__Assignment__
What is the number of lines below that hold "frames"? Answer with that number only.
____________
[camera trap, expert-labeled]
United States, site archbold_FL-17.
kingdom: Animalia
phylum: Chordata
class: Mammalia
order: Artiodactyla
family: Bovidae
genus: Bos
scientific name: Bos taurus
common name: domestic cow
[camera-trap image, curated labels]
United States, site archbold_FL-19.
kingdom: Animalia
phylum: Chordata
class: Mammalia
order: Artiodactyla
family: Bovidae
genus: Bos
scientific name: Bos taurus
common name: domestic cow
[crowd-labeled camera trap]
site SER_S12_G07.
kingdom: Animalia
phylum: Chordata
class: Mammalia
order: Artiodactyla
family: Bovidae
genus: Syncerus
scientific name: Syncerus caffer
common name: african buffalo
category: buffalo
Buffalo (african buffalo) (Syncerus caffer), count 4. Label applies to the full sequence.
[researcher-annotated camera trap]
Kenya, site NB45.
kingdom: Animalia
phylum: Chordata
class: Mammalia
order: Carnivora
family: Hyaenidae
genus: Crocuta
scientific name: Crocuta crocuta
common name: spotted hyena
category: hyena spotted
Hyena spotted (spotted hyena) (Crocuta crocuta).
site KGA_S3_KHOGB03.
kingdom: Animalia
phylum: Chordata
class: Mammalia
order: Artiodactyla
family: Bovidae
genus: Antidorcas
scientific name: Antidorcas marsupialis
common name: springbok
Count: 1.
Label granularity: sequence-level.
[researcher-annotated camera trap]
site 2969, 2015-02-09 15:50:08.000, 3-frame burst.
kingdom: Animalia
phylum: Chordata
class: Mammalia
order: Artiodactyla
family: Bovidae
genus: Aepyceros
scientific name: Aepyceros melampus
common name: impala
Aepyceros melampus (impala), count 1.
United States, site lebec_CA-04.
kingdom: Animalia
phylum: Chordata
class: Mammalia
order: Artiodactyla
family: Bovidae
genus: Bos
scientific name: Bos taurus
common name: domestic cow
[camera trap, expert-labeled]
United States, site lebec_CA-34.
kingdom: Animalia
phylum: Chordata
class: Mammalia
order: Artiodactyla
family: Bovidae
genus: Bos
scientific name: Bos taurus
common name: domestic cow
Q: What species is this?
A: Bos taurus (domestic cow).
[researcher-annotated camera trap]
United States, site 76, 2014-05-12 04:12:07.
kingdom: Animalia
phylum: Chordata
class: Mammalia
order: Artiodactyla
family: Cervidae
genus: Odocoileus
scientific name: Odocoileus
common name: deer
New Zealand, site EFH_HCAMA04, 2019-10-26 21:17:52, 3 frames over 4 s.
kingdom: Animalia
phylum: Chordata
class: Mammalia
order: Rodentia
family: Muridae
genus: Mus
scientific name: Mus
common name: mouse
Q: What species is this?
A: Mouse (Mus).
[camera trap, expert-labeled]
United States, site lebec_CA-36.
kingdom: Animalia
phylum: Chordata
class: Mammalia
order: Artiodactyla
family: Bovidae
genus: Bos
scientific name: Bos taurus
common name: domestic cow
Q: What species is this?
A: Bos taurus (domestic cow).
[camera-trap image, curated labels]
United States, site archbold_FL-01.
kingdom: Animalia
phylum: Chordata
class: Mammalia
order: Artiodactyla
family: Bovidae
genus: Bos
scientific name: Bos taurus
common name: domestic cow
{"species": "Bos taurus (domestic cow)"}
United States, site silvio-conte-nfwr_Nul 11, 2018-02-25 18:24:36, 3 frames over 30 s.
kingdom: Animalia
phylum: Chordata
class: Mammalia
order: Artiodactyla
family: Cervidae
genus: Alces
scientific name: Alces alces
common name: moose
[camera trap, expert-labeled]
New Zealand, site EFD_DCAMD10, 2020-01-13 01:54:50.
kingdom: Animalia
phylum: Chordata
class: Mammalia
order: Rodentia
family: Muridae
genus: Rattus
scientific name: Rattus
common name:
____________
__Output below__
2